>> BEGIN Extracted records
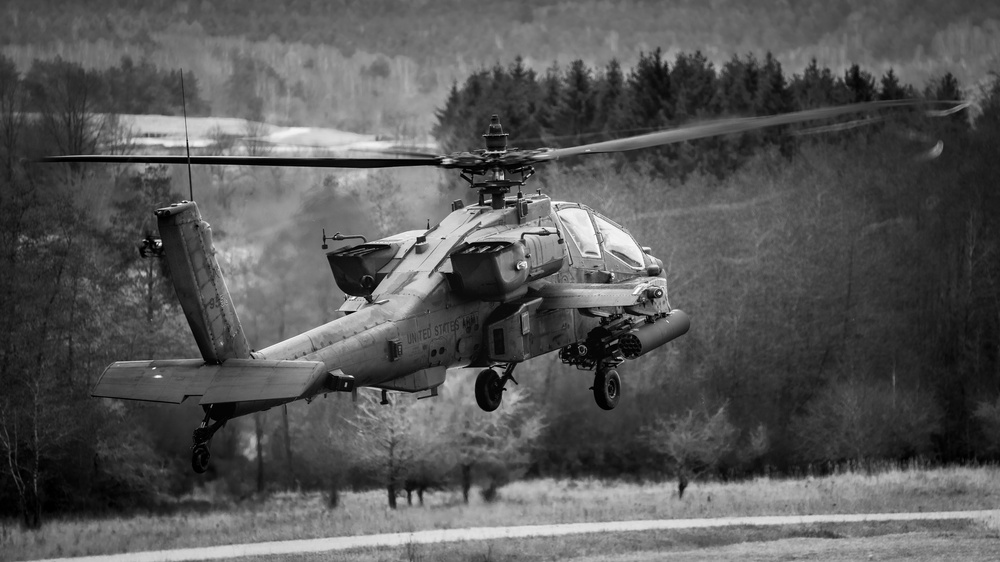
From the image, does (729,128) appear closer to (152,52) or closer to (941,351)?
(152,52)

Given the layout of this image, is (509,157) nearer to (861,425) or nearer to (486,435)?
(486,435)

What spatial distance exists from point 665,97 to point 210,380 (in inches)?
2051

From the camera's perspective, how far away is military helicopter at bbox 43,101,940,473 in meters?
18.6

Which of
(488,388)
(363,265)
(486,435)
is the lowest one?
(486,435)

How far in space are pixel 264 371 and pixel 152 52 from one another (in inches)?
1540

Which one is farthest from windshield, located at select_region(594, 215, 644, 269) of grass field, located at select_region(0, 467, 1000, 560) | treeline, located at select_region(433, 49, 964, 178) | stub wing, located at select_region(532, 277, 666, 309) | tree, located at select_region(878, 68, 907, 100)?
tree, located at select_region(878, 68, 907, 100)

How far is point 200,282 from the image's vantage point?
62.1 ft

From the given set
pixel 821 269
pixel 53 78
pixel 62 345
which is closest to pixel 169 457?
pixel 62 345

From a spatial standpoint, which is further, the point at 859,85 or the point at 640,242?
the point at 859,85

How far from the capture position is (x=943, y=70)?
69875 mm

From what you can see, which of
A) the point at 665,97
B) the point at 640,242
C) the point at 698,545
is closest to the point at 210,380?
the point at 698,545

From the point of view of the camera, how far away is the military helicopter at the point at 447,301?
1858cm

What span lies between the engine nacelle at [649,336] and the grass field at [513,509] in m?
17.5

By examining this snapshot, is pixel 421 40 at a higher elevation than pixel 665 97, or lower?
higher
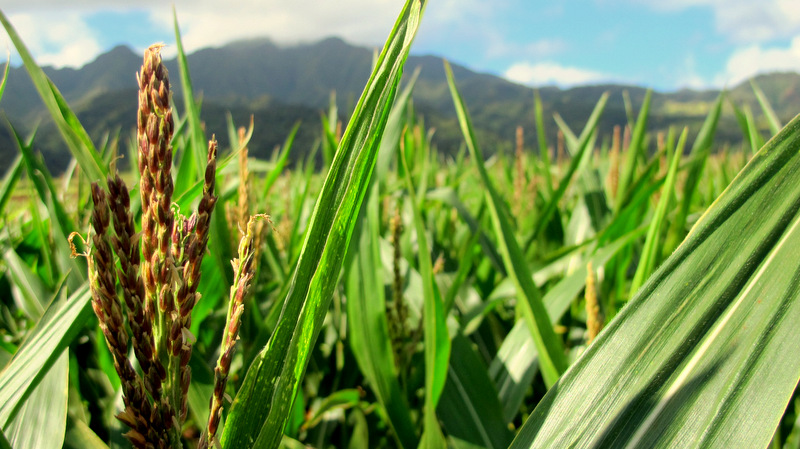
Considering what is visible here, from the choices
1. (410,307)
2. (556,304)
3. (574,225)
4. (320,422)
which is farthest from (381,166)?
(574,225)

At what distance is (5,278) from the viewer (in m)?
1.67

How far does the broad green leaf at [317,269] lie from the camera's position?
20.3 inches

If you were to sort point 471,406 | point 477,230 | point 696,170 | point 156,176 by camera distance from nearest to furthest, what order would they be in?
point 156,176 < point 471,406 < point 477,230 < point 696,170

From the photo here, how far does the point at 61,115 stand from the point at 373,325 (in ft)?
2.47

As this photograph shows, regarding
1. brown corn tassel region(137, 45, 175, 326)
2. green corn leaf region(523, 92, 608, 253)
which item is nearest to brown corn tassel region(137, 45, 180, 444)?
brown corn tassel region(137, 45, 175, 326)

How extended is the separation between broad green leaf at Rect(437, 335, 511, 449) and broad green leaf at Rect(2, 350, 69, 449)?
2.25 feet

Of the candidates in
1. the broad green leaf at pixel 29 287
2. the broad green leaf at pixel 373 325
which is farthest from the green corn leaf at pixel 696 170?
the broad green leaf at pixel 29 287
>> END Extracted records
>> BEGIN Extracted records
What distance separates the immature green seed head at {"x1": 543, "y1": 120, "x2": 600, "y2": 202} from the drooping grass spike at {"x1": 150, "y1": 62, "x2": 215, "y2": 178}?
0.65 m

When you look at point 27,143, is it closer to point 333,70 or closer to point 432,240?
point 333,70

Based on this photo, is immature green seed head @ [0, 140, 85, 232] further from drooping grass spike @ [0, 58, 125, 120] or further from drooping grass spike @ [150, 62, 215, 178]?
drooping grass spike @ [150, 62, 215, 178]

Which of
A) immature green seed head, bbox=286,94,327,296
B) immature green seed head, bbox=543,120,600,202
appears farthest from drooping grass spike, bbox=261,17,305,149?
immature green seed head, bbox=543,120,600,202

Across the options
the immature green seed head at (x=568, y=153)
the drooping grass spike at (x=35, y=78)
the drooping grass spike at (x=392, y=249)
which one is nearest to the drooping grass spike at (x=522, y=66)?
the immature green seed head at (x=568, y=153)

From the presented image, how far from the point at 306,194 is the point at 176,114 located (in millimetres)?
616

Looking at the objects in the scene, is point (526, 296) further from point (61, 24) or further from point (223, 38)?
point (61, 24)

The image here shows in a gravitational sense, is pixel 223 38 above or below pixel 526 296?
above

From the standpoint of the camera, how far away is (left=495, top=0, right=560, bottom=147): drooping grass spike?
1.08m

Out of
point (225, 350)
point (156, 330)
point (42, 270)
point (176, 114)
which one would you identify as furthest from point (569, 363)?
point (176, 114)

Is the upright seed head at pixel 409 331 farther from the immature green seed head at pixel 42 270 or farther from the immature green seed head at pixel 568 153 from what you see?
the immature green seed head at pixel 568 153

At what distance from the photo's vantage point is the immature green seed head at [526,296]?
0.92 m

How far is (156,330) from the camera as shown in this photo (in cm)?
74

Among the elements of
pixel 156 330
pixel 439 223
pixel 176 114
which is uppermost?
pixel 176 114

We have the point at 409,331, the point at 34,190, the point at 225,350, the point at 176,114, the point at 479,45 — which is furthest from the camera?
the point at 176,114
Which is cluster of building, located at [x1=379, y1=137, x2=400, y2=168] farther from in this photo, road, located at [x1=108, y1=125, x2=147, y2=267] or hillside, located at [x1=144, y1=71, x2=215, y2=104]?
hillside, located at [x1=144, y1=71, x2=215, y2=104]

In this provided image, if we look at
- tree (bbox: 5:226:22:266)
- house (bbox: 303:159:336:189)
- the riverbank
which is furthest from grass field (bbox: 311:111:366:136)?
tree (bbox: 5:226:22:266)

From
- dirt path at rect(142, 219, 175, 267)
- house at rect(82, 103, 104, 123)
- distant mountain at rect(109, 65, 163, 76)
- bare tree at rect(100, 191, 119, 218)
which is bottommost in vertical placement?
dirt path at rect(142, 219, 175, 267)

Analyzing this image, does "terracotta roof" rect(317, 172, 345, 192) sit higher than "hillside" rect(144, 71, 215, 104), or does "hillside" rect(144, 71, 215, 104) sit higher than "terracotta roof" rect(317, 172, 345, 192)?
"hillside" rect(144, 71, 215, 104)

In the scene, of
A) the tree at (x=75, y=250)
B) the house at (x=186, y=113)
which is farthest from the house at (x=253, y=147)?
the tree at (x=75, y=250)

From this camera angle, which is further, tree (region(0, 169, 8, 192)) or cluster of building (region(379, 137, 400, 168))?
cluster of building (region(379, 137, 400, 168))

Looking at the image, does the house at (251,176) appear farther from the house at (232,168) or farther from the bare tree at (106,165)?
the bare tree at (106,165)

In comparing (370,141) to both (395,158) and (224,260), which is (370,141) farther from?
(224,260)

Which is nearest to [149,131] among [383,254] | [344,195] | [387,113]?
>> END Extracted records
- **Instruction**
Pick out every line in the rows above that contains the word "here" and copy each one. Letter case matters.

- **Solution for this exercise**
Considering what is visible here, from the choices
From the photo here, how far does the point at 61,115 stand from the point at 373,325 (in ft)?
The image here shows in a gravitational sense, is pixel 223 38 above or below pixel 526 296?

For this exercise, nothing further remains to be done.